The rebel alliance has always been tenuous. During his decadeslong tenure as Yemen's president, before he was ousted in 2011, Saleh fought rebellions by the Houthis, which led to enduring bad blood between the two sides of the rebel alliance. But when the Houthis took advantage of Yemen's fractured political landscape in late 2014 to advance on Sanaa, Saleh loyalists wanted to use the Houthis' hard power to help them retain political relevance. Holding the capital has helped them prove they are forces to contend with. The Houthis, in turn, benefited from their alliance with Saleh because he brought to the alliance the Republican Guard and heavy weaponry, including artillery and missiles. It always has been more likely that the GCC would consider GPC loyalists as potential political allies rather than Houthi forces, whom Saudi Arabia views as a direct vector of Iranian influence.

This week has been a particularly bloody one between forces loyal to the different rebel leaders. On Dec. 28, Houthi forces clashed with GPC-affiliated fighters for control over a mosque, a GPC political headquarters and Saleh family residences. Skirmishes continued to spark throughout the week. As of Dec. 2, at least 40 fighters have been killed as Saleh forces battled Houthi forces for control of key Sanaa territory. Saleh's forces reportedly have claimed from Houthi control the Saudi Arabian, United Arab Emirates and Sudan embassies, the Saleh presidential compound, the Ministry of Defense and national security-affiliated buildings, and the Central Bank and Ministry of Finance. The swift reclamation of key infrastructure puts Saleh forces on higher ground vis-a-vis their Houthi counterparts in the city.

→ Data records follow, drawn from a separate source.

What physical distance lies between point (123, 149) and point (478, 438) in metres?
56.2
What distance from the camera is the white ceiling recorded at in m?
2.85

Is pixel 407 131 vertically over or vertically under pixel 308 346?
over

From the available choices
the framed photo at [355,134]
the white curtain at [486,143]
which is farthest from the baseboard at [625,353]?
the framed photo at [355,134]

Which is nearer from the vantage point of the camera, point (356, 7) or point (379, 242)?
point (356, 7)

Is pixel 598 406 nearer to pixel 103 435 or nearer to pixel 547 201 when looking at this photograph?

In the past when clashes have broken out between Saleh and Houthi supporters, their leadership has stepped in to try to quell the violence. In August, for instance, leaders on each side pushed talks to mediate violent clashes between the allied rebel forces and volleys back and forth between GPC and Houthi-affiliated media stations. Today, however, Houthi leadership has accused Saleh of moving to initiate a coup, and Saleh has publicly reached out to the GCC coalition. Earlier in the week, Saleh-affiliated media distanced itself from Houthi media, which was celebrating its latest missile launch toward Saudi Arabia. The divergent media reports and the rhetoric from the leadership indicate the rebel alliance has reached a certain point of no return.

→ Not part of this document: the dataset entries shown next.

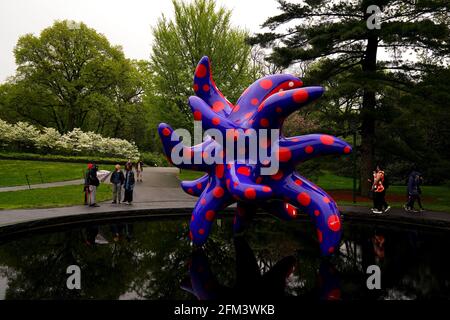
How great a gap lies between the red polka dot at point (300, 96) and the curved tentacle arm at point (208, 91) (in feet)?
6.40

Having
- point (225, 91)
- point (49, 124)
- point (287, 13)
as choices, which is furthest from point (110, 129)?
point (287, 13)

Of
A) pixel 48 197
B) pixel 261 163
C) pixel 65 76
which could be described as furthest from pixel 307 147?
pixel 65 76

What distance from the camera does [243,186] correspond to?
6809mm

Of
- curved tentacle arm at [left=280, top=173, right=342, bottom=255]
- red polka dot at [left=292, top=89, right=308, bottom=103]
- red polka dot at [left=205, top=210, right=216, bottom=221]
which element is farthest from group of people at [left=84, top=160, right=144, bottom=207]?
red polka dot at [left=292, top=89, right=308, bottom=103]

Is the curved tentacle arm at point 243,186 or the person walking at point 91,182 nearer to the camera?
the curved tentacle arm at point 243,186

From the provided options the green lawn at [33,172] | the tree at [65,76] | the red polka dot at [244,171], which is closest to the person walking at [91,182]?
the red polka dot at [244,171]

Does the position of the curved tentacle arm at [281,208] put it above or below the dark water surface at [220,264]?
above

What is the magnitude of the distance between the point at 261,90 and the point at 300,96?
1.39m

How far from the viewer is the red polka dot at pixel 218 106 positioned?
852 cm

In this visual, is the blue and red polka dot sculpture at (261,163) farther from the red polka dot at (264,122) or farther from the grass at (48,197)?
the grass at (48,197)

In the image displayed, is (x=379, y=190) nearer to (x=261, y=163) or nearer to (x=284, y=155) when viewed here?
(x=284, y=155)

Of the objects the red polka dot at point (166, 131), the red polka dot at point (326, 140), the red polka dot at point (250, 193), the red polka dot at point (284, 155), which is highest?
the red polka dot at point (166, 131)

Saleh is positioning himself and his GPC loyalists for an optimal position in political negotiations, and it appears he is so far successful.

It is unlikely that Saleh would make a statement about being willing to work with the coalition without having discussed the possibility with Saudi Arabia beforehand, either directly or indirectly. Although the GCC-backed and internationally recognized president of Yemen, Abd Rabboh Mansour Hadi, has yet to comment, a notable statement from Riyadh-installed Yemeni Vice President Ali Mohsen al-Ahmar approving of Saleh's statement helps underline Saudi acquiescence. Saleh is positioning himself and his GPC loyalists for an optimal position in political negotiations, and it appears he is so far successful. This could nudge stagnant political negotiations forward and tilt the war further in the GCC-led coalition's favor.

For the war, the breakup of the Houthi-Saleh alliance will be detrimental to the Houthis' capabilities to continue fighting. Without Saleh and his fighters, the Houthis will struggle to hold the line against the GCC-led forces. They likely will begin to lose key positions in central Yemen and will be gradually driven northward, to their core highland territory. If Saleh's forces were to outright join forces with the GCC-led coalition, this process would only accelerate.